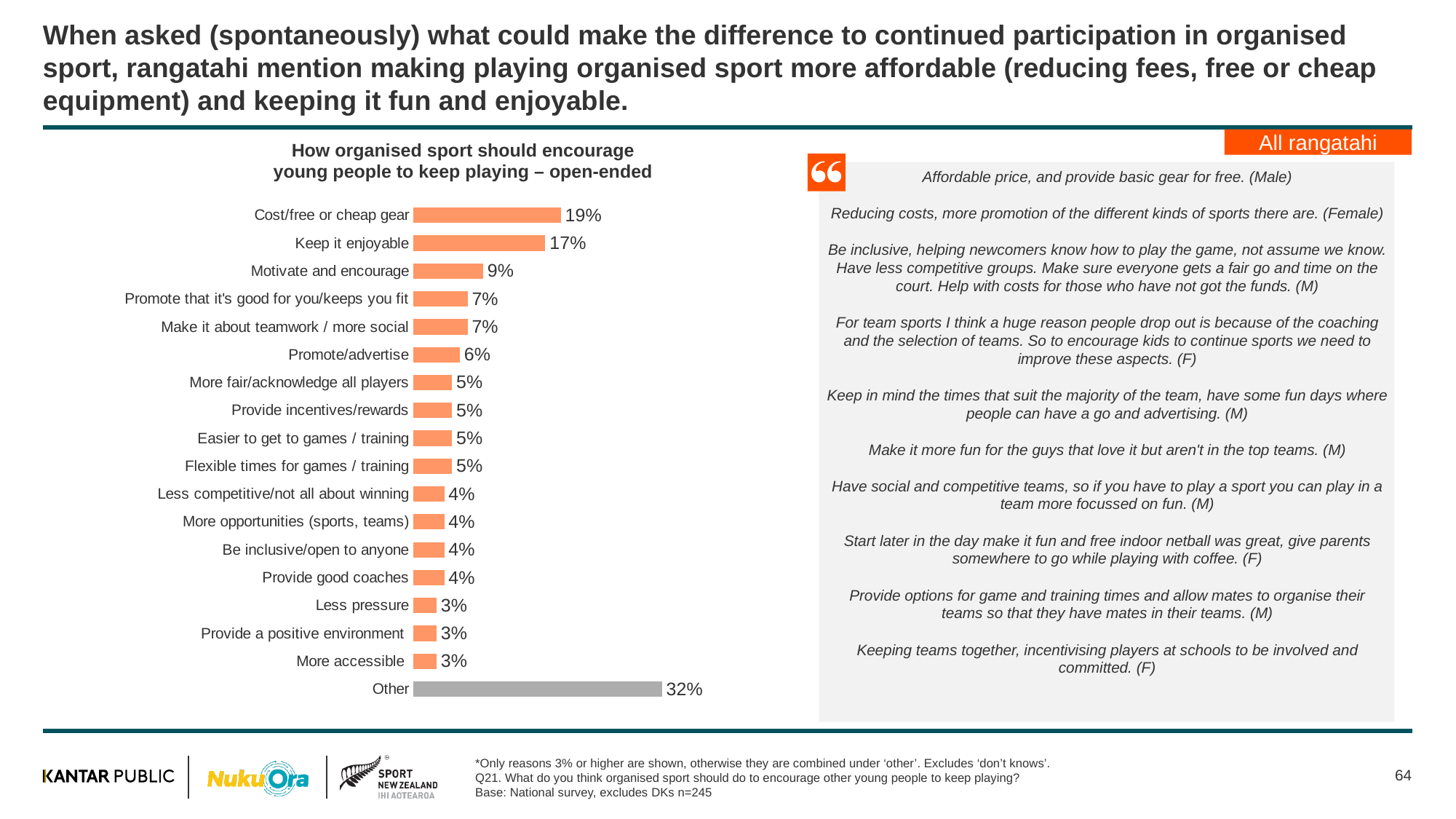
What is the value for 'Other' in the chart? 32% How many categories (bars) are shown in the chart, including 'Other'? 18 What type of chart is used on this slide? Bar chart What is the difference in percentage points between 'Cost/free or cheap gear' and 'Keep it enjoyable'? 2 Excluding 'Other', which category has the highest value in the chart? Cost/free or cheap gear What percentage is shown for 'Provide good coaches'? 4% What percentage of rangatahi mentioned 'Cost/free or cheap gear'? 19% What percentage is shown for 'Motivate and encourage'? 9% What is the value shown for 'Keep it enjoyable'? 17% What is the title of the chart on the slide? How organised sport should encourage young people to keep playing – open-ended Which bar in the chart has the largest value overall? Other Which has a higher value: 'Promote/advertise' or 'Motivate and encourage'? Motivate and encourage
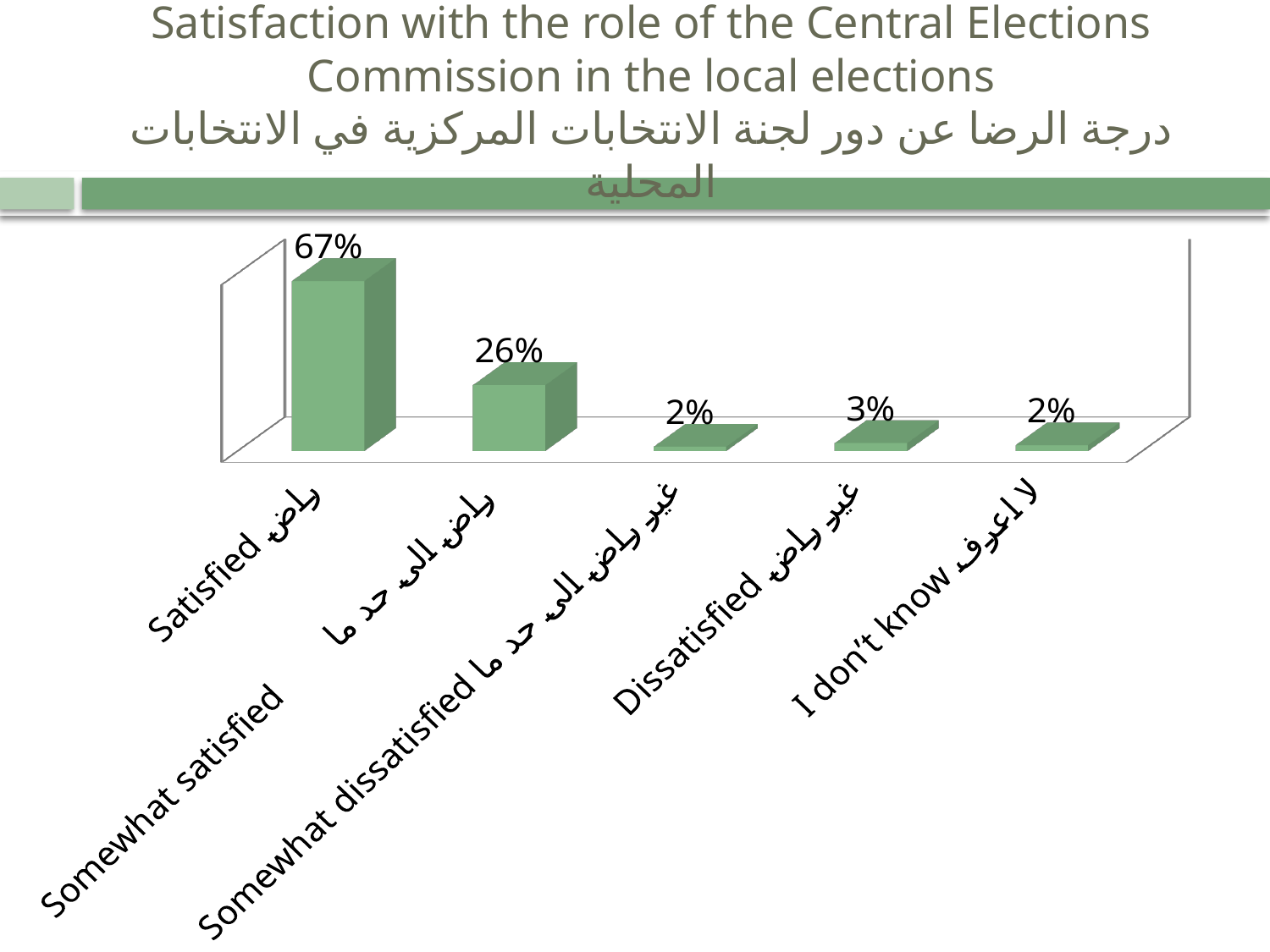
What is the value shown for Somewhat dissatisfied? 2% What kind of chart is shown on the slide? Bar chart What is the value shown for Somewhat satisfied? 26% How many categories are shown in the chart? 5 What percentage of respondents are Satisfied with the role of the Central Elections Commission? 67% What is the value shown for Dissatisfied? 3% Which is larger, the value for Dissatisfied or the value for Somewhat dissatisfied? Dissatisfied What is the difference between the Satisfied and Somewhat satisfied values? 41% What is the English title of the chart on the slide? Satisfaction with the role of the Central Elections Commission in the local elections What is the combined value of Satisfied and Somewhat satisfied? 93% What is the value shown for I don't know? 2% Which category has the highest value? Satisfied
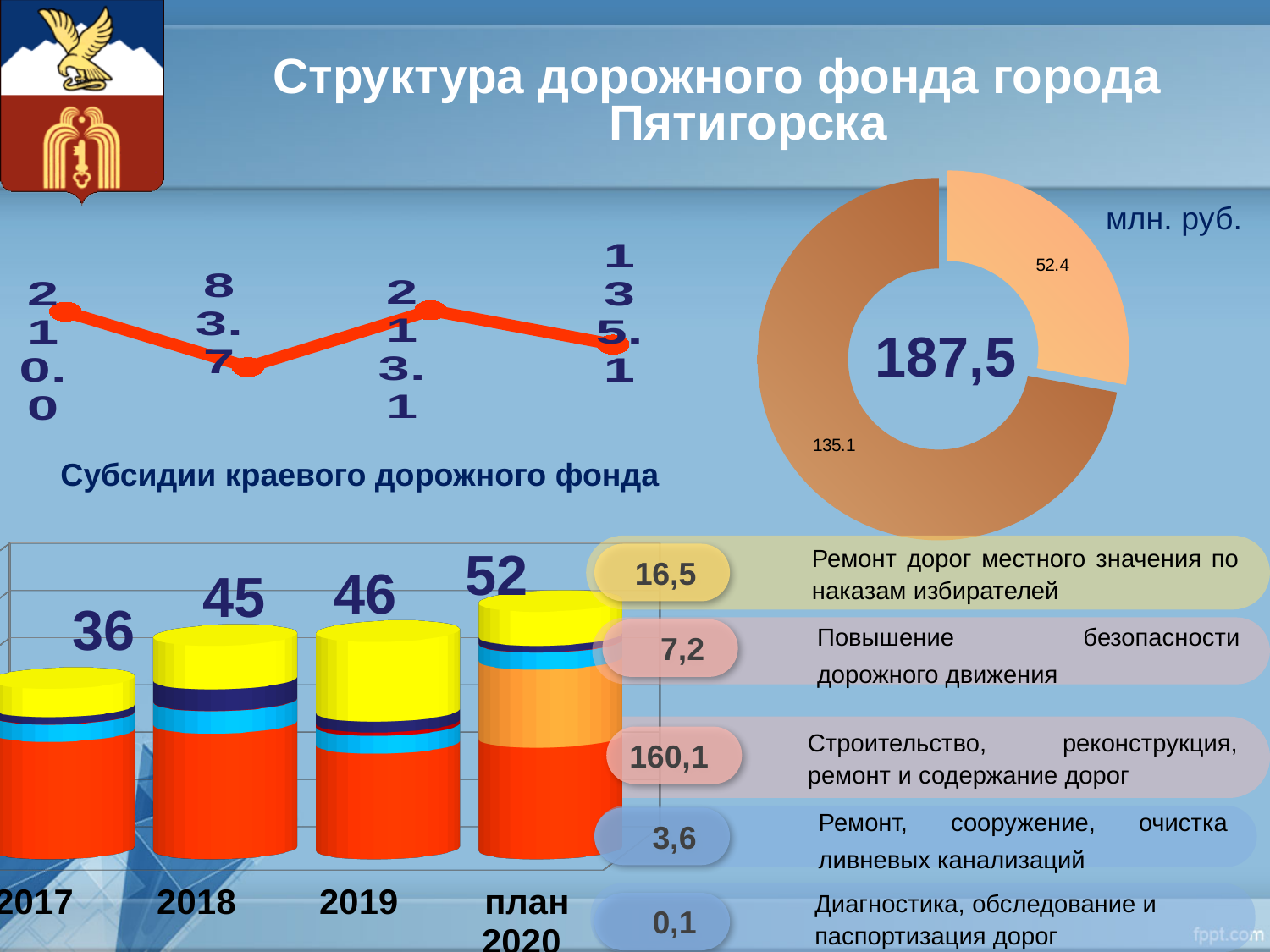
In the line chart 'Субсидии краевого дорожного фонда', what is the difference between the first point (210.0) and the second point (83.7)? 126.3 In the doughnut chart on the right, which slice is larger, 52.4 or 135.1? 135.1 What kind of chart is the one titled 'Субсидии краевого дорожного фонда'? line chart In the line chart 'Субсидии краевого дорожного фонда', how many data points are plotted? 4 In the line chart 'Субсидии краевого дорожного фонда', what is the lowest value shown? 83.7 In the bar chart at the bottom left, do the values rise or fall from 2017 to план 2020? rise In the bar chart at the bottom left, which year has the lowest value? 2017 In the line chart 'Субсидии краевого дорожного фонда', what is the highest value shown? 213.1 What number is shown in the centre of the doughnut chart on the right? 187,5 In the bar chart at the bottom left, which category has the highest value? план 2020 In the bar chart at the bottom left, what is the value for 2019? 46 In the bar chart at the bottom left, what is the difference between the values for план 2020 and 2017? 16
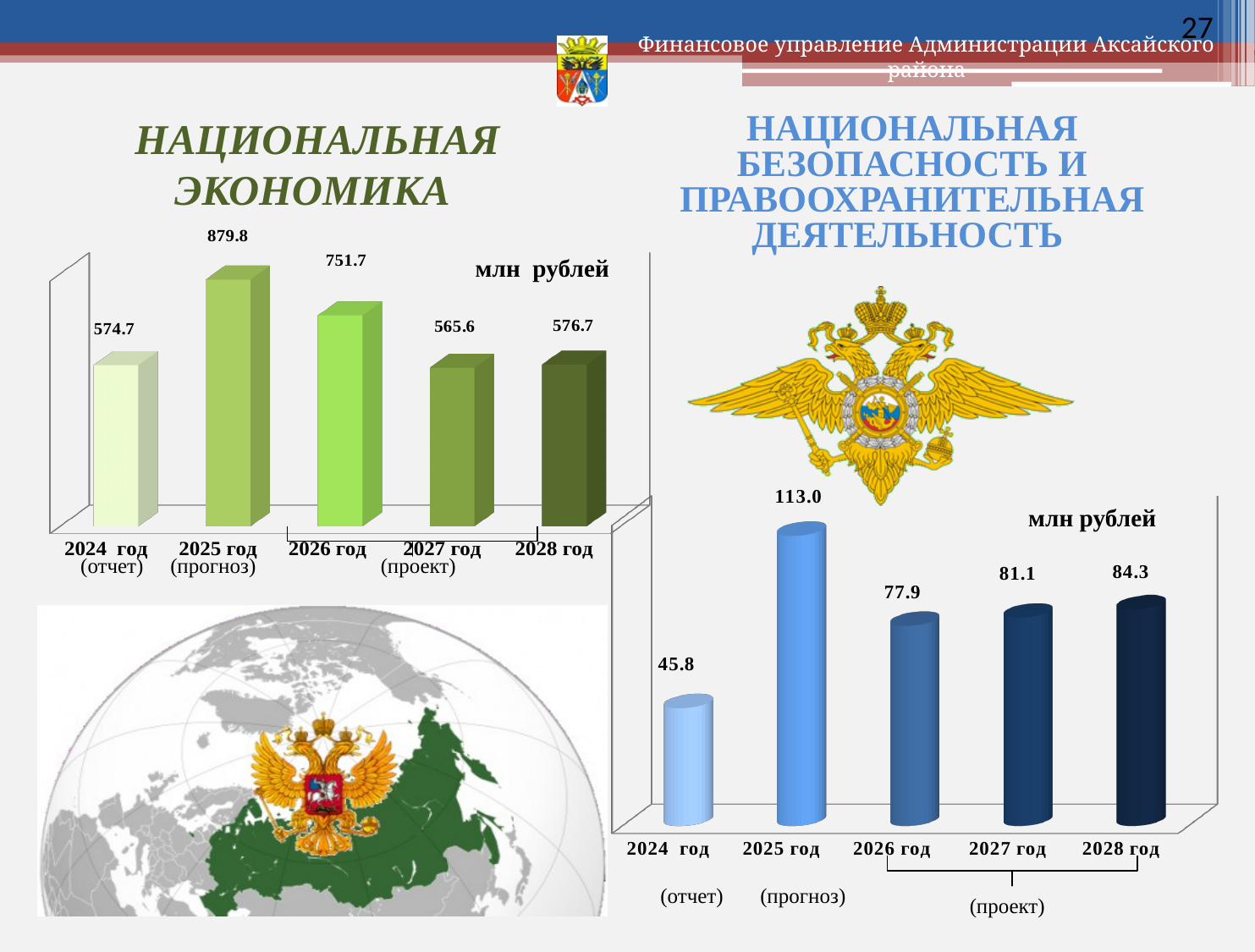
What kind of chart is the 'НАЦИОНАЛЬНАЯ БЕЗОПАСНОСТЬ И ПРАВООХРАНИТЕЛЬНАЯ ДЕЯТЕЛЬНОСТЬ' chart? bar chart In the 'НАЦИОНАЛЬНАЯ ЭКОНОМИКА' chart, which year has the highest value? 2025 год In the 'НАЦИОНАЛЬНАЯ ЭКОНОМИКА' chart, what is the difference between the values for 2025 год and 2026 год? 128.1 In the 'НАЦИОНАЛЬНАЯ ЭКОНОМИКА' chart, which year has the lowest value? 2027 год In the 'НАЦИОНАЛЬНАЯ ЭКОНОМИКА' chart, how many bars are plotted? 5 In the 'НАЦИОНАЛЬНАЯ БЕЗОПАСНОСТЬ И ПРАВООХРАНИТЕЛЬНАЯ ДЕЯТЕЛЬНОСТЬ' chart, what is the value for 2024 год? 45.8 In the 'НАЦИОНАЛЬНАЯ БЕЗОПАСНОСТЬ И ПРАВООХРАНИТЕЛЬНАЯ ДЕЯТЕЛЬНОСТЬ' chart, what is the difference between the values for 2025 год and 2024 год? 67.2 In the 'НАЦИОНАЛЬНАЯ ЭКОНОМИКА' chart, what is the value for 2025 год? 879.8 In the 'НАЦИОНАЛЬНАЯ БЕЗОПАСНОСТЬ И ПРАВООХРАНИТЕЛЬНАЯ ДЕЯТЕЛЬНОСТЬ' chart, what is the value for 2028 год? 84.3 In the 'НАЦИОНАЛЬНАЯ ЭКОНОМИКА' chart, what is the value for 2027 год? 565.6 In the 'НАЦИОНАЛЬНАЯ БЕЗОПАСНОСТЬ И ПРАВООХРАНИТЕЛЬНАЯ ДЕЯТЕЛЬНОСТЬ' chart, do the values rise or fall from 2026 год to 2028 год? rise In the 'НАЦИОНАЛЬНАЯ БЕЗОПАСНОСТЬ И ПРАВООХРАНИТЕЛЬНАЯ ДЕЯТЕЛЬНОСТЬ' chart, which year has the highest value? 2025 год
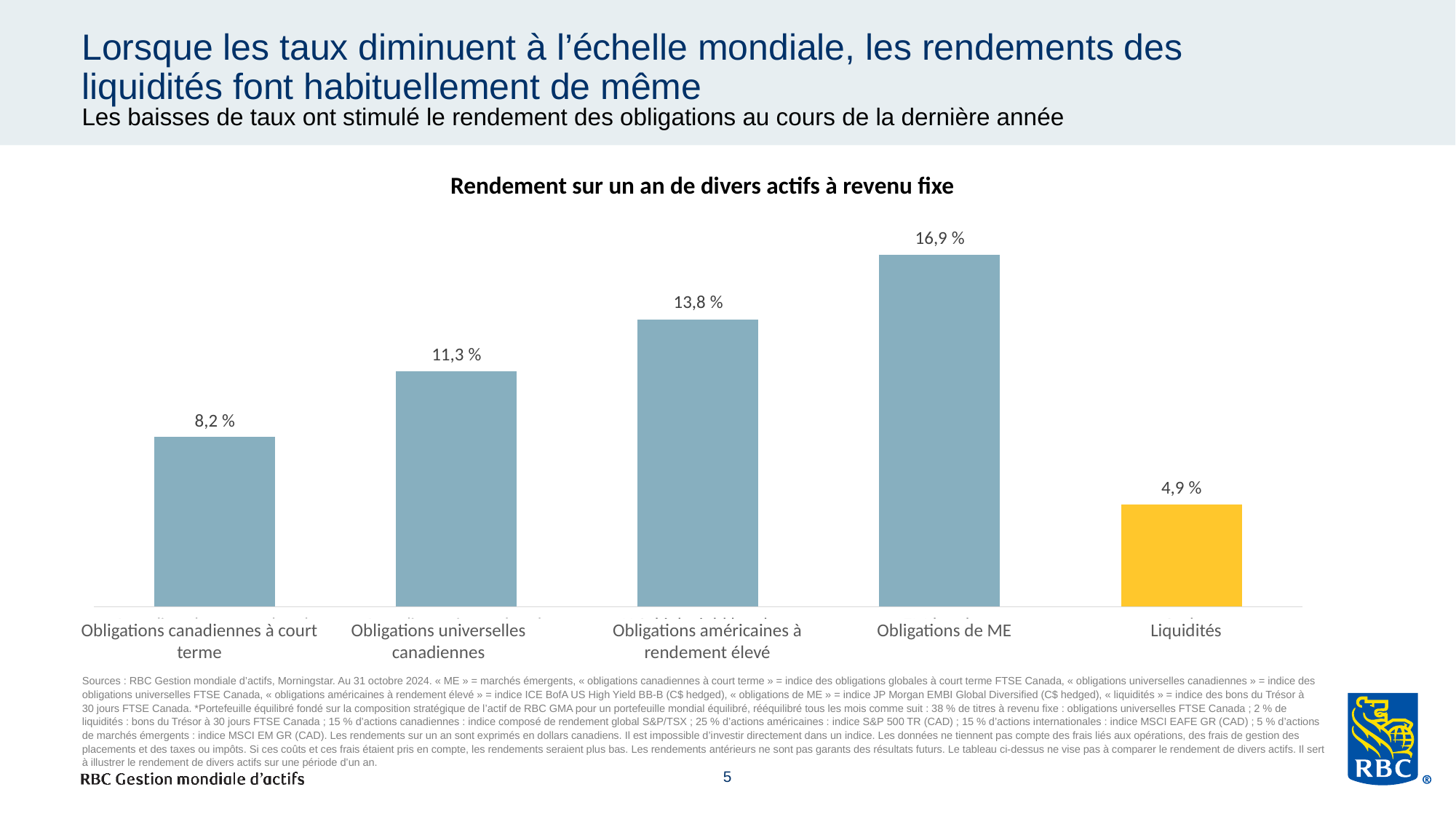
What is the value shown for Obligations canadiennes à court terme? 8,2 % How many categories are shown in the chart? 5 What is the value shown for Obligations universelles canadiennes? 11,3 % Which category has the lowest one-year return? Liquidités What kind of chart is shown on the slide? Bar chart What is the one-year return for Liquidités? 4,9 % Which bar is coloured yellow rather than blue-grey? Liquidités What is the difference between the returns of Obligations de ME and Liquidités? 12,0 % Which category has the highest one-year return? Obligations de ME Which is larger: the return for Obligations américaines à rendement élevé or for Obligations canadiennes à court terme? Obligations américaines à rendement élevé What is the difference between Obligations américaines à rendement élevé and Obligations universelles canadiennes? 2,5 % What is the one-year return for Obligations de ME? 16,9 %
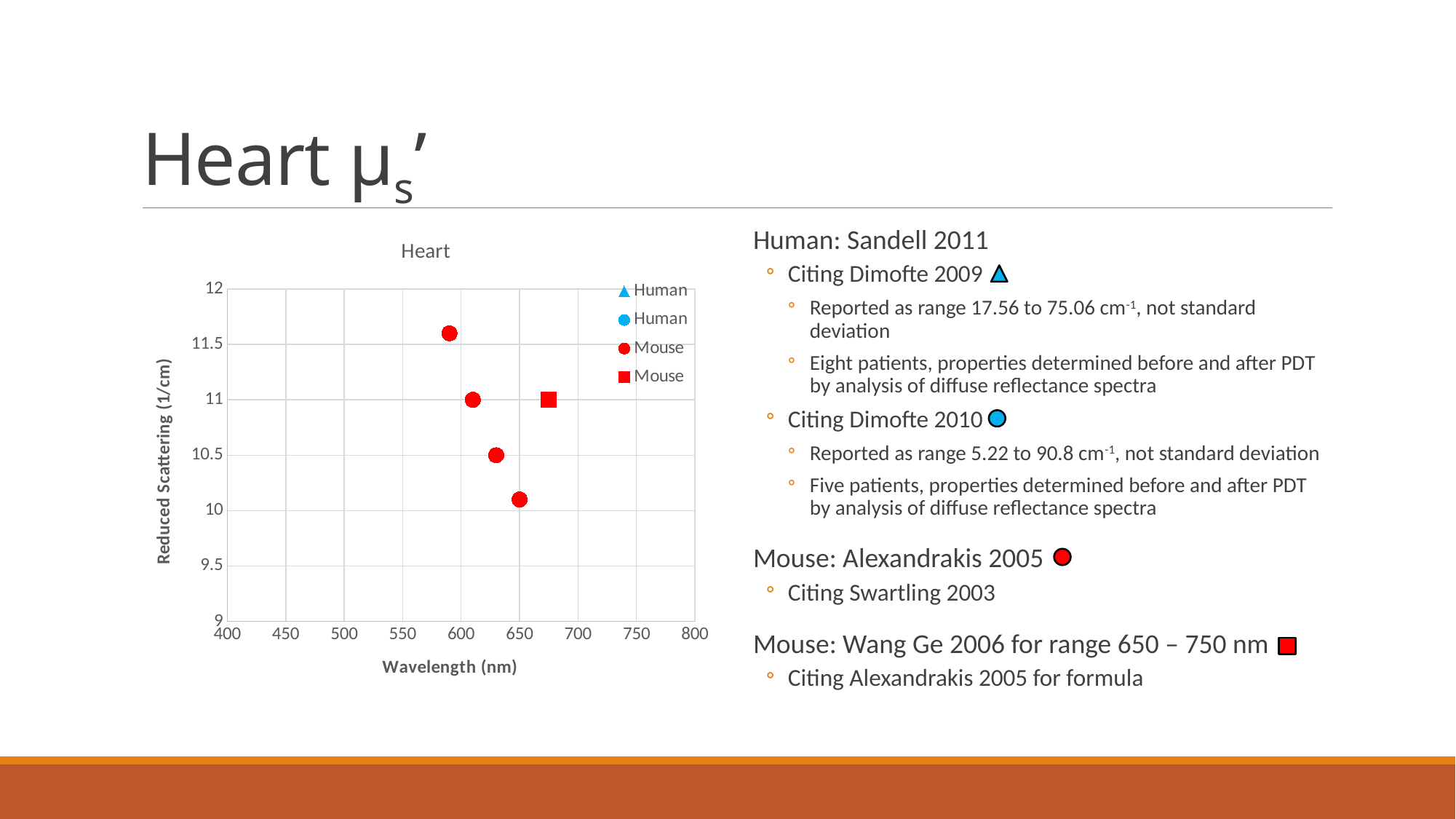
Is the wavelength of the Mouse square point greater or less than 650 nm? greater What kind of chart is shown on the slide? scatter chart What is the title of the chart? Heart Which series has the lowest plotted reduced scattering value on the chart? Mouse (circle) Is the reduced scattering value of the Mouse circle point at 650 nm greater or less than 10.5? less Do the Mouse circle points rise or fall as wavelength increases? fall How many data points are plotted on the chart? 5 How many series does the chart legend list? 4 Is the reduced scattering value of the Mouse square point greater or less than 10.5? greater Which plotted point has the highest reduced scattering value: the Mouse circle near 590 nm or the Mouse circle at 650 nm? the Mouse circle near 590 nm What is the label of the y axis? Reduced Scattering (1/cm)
**********
Your instructions: Copy out the material verbatim from its start through the line containing "What is the value shown for Somewhat dissatisfied?", with that line included, and omit the pictures.

Response box:
What is the value for 'Other' in the chart? 32% How many categories (bars) are shown in the chart, including 'Other'? 18 What type of chart is used on this slide? Bar chart What is the difference in percentage points between 'Cost/free or cheap gear' and 'Keep it enjoyable'? 2 Excluding 'Other', which category has the highest value in the chart? Cost/free or cheap gear What percentage is shown for 'Provide good coaches'? 4% What percentage of rangatahi mentioned 'Cost/free or cheap gear'? 19% What percentage is shown for 'Motivate and encourage'? 9% What is the value shown for 'Keep it enjoyable'? 17% What is the title of the chart on the slide? How organised sport should encourage young people to keep playing – open-ended Which bar in the chart has the largest value overall? Other Which has a higher value: 'Promote/advertise' or 'Motivate and encourage'? Motivate and encourage
What is the value shown for Somewhat dissatisfied? 2% What kind of chart is shown on the slide? Bar chart What is the value shown for Somewhat satisfied? 26% How many categories are shown in the chart? 5 What percentage of respondents are Satisfied with the role of the Central Elections Commission? 67% What is the value shown for Dissatisfied? 3% Which is larger, the value for Dissatisfied or the value for Somewhat dissatisfied? Dissatisfied What is the difference between the Satisfied and Somewhat satisfied values? 41% What is the English title of the chart on the slide? Satisfaction with the role of the Central Elections Commission in the local elections What is the combined value of Satisfied and Somewhat satisfied? 93% What is the value shown for I don't know? 2% Which category has the highest value? Satisfied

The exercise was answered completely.